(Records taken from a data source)
------------------------------------------------------------------------

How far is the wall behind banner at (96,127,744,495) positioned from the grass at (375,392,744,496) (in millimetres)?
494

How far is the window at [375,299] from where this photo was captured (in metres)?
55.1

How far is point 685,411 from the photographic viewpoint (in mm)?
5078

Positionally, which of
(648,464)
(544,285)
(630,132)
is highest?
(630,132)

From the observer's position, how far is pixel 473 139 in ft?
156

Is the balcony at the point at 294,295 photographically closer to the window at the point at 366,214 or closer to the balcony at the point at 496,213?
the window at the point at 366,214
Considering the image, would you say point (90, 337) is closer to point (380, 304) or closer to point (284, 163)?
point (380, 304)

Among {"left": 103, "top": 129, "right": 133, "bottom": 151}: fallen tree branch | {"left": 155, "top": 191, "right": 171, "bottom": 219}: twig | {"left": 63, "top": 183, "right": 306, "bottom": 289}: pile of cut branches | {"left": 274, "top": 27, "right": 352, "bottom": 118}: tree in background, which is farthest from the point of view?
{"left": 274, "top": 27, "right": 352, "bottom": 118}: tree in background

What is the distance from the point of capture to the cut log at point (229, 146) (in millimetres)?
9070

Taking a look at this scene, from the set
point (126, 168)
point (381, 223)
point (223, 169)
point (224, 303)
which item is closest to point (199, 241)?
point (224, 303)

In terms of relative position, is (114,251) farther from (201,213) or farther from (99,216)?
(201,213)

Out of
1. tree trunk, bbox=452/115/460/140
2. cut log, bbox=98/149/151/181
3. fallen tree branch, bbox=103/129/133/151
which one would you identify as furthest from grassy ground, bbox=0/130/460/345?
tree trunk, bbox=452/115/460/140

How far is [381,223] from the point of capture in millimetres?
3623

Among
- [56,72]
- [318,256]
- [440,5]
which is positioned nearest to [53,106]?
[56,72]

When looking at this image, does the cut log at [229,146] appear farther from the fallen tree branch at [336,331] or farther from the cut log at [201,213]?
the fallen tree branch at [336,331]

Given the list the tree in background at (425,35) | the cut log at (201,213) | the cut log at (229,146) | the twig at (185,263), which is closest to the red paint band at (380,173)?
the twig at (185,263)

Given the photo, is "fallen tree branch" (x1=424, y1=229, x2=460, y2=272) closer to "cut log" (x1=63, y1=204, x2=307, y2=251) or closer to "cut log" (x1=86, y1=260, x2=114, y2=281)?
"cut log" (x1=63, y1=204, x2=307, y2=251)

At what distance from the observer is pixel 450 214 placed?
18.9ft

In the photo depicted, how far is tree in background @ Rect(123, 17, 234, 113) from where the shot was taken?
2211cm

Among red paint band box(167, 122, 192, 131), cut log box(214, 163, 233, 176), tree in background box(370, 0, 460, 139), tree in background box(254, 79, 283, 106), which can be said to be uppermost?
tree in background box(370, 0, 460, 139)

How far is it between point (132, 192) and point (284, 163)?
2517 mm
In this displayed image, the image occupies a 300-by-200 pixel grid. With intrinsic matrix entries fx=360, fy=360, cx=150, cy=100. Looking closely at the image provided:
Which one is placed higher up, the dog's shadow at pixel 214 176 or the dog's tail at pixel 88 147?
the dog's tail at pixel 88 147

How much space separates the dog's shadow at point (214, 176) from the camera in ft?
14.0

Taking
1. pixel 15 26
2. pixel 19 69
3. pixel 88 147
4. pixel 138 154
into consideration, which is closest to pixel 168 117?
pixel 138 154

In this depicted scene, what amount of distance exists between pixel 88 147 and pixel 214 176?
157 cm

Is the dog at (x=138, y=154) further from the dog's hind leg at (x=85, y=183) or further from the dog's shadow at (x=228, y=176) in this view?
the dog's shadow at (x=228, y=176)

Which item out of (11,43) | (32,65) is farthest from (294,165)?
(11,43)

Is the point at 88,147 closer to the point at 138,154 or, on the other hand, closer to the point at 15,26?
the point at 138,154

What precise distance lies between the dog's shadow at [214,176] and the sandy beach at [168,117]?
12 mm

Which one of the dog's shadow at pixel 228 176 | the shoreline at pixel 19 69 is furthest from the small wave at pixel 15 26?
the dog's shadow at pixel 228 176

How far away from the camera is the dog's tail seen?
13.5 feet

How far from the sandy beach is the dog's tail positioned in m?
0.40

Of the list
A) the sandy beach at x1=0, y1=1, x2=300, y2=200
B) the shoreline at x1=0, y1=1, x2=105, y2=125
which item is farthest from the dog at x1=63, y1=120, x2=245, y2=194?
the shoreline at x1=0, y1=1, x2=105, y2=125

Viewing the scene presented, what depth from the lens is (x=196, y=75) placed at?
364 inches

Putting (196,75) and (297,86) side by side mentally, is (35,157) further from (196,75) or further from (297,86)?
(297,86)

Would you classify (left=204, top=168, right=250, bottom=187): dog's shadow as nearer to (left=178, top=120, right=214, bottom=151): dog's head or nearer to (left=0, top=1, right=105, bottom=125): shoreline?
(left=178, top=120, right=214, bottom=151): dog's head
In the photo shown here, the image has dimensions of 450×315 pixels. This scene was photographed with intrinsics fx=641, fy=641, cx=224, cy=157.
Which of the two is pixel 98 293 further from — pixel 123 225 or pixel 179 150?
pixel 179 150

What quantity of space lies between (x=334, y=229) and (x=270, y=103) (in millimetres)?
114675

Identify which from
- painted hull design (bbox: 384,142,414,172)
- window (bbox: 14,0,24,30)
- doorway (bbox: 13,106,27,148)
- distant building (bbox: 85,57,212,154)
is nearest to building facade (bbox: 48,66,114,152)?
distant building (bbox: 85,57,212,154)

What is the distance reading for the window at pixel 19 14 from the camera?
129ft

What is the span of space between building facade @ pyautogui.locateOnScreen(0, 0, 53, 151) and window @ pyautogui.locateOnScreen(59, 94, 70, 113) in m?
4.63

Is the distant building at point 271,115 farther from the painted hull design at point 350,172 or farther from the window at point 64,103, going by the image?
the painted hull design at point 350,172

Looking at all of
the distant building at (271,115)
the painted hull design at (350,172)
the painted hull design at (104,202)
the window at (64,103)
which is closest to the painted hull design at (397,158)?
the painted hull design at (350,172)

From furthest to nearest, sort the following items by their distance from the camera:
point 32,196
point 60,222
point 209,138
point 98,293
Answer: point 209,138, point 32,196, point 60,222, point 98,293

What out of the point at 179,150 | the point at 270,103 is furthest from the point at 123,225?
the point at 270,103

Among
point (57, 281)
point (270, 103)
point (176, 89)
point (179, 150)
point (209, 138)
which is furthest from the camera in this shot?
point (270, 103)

------------------------------------------------------------------------

Brief>
Copy out every row above word for word, without changing anything.

Answer to this problem>
How far is the wall behind banner at (96,127,744,495) positioned from the grass at (375,392,744,496) (in millimetres)?
494

How far is the window at [375,299] from where this photo was captured (in metres)?
55.1

How far is point 685,411 from the photographic viewpoint (in mm)?
5078

Positionally, which of
(648,464)
(544,285)
(630,132)
is highest?
(630,132)

From the observer's position, how far is pixel 473 139 in ft?
156

Is the balcony at the point at 294,295 photographically closer to the window at the point at 366,214 or closer to the balcony at the point at 496,213?
the window at the point at 366,214
Considering the image, would you say point (90, 337) is closer to point (380, 304) or closer to point (284, 163)?
point (380, 304)

Among {"left": 103, "top": 129, "right": 133, "bottom": 151}: fallen tree branch | {"left": 155, "top": 191, "right": 171, "bottom": 219}: twig | {"left": 63, "top": 183, "right": 306, "bottom": 289}: pile of cut branches | {"left": 274, "top": 27, "right": 352, "bottom": 118}: tree in background, which is farthest from the point of view?
{"left": 274, "top": 27, "right": 352, "bottom": 118}: tree in background

What is the distance from the point of capture to the cut log at point (229, 146) (in millimetres)?
9070

Taking a look at this scene, from the set
point (126, 168)
point (381, 223)
point (223, 169)
point (224, 303)
which item is closest to point (199, 241)?
point (224, 303)

In terms of relative position, is (114,251) farther from (201,213) or farther from (99,216)?
(201,213)

Out of
1. tree trunk, bbox=452/115/460/140
2. cut log, bbox=98/149/151/181
3. fallen tree branch, bbox=103/129/133/151
which one would you identify as furthest from grassy ground, bbox=0/130/460/345?
tree trunk, bbox=452/115/460/140

How far is [381,223] from the point of capture in millimetres?
3623

Among
- [56,72]
- [318,256]
- [440,5]
which is positioned nearest to [53,106]?
[56,72]

When looking at this image, does the cut log at [229,146] appear farther from the fallen tree branch at [336,331] or farther from the cut log at [201,213]?
the fallen tree branch at [336,331]

Given the list the tree in background at (425,35) | the cut log at (201,213) | the cut log at (229,146) | the twig at (185,263), which is closest to the red paint band at (380,173)?
the twig at (185,263)

Given the photo, is "fallen tree branch" (x1=424, y1=229, x2=460, y2=272) closer to "cut log" (x1=63, y1=204, x2=307, y2=251) or closer to "cut log" (x1=86, y1=260, x2=114, y2=281)?
"cut log" (x1=63, y1=204, x2=307, y2=251)

At what distance from the observer is pixel 450 214 placed?
18.9ft

In the photo depicted, how far is tree in background @ Rect(123, 17, 234, 113) from where the shot was taken?
2211cm

Among red paint band box(167, 122, 192, 131), cut log box(214, 163, 233, 176), tree in background box(370, 0, 460, 139), tree in background box(254, 79, 283, 106), which can be said to be uppermost?
tree in background box(370, 0, 460, 139)

How far is it between point (132, 192) and point (284, 163)?
2517 mm
In this displayed image, the image occupies a 300-by-200 pixel grid. With intrinsic matrix entries fx=360, fy=360, cx=150, cy=100. Looking closely at the image provided:
Which one is placed higher up, the dog's shadow at pixel 214 176 or the dog's tail at pixel 88 147?
the dog's tail at pixel 88 147

How much space separates the dog's shadow at point (214, 176) from the camera in ft?
14.0

Taking
1. pixel 15 26
2. pixel 19 69
3. pixel 88 147
4. pixel 138 154
into consideration, which is closest to pixel 168 117?
pixel 138 154

In this depicted scene, what amount of distance exists between pixel 88 147 and pixel 214 176?
157 cm

Is the dog at (x=138, y=154) further from the dog's hind leg at (x=85, y=183) or further from the dog's shadow at (x=228, y=176) in this view?
the dog's shadow at (x=228, y=176)

Which item out of (11,43) | (32,65) is farthest from (294,165)?
(11,43)

Is the point at 88,147 closer to the point at 138,154 or, on the other hand, closer to the point at 15,26?
the point at 138,154

What precise distance lies between the dog's shadow at [214,176] and the sandy beach at [168,117]?
12 mm

Which one of the dog's shadow at pixel 228 176 | the shoreline at pixel 19 69 is furthest from the small wave at pixel 15 26?
the dog's shadow at pixel 228 176

How far away from the camera is the dog's tail seen?
13.5 feet

How far from the sandy beach is the dog's tail positioned in m?
0.40

Of the list
A) the sandy beach at x1=0, y1=1, x2=300, y2=200
B) the shoreline at x1=0, y1=1, x2=105, y2=125
which item is farthest from the dog at x1=63, y1=120, x2=245, y2=194?
the shoreline at x1=0, y1=1, x2=105, y2=125

Viewing the scene presented, what depth from the lens is (x=196, y=75) placed at?
364 inches

Putting (196,75) and (297,86) side by side mentally, is (35,157) further from (196,75) or further from (297,86)?
(297,86)

Would you classify (left=204, top=168, right=250, bottom=187): dog's shadow as nearer to (left=178, top=120, right=214, bottom=151): dog's head or nearer to (left=0, top=1, right=105, bottom=125): shoreline?
(left=178, top=120, right=214, bottom=151): dog's head
In the photo shown here, the image has dimensions of 450×315 pixels. This scene was photographed with intrinsics fx=641, fy=641, cx=224, cy=157.
Which of the two is pixel 98 293 further from — pixel 123 225 or pixel 179 150?
pixel 179 150

What quantity of space lies between (x=334, y=229) and (x=270, y=103) (in millimetres)?
114675

Identify which from
- painted hull design (bbox: 384,142,414,172)
- window (bbox: 14,0,24,30)
- doorway (bbox: 13,106,27,148)
- distant building (bbox: 85,57,212,154)
is nearest to building facade (bbox: 48,66,114,152)?
distant building (bbox: 85,57,212,154)

What is the distance reading for the window at pixel 19 14 from the camera?
129ft

What is the span of space between building facade @ pyautogui.locateOnScreen(0, 0, 53, 151) and window @ pyautogui.locateOnScreen(59, 94, 70, 113) in m?
4.63

Is the distant building at point 271,115 farther from the painted hull design at point 350,172 or farther from the window at point 64,103, going by the image?
the painted hull design at point 350,172

Looking at all of
the distant building at (271,115)
the painted hull design at (350,172)
the painted hull design at (104,202)
the window at (64,103)
which is closest to the painted hull design at (397,158)?
the painted hull design at (350,172)

From furthest to nearest, sort the following items by their distance from the camera:
point 32,196
point 60,222
point 209,138
point 98,293
Answer: point 209,138, point 32,196, point 60,222, point 98,293

What out of the point at 179,150 | the point at 270,103 is furthest from the point at 123,225?
the point at 270,103

Among
point (57, 281)
point (270, 103)
point (176, 89)
point (179, 150)
point (209, 138)
which is furthest from the camera in this shot?
point (270, 103)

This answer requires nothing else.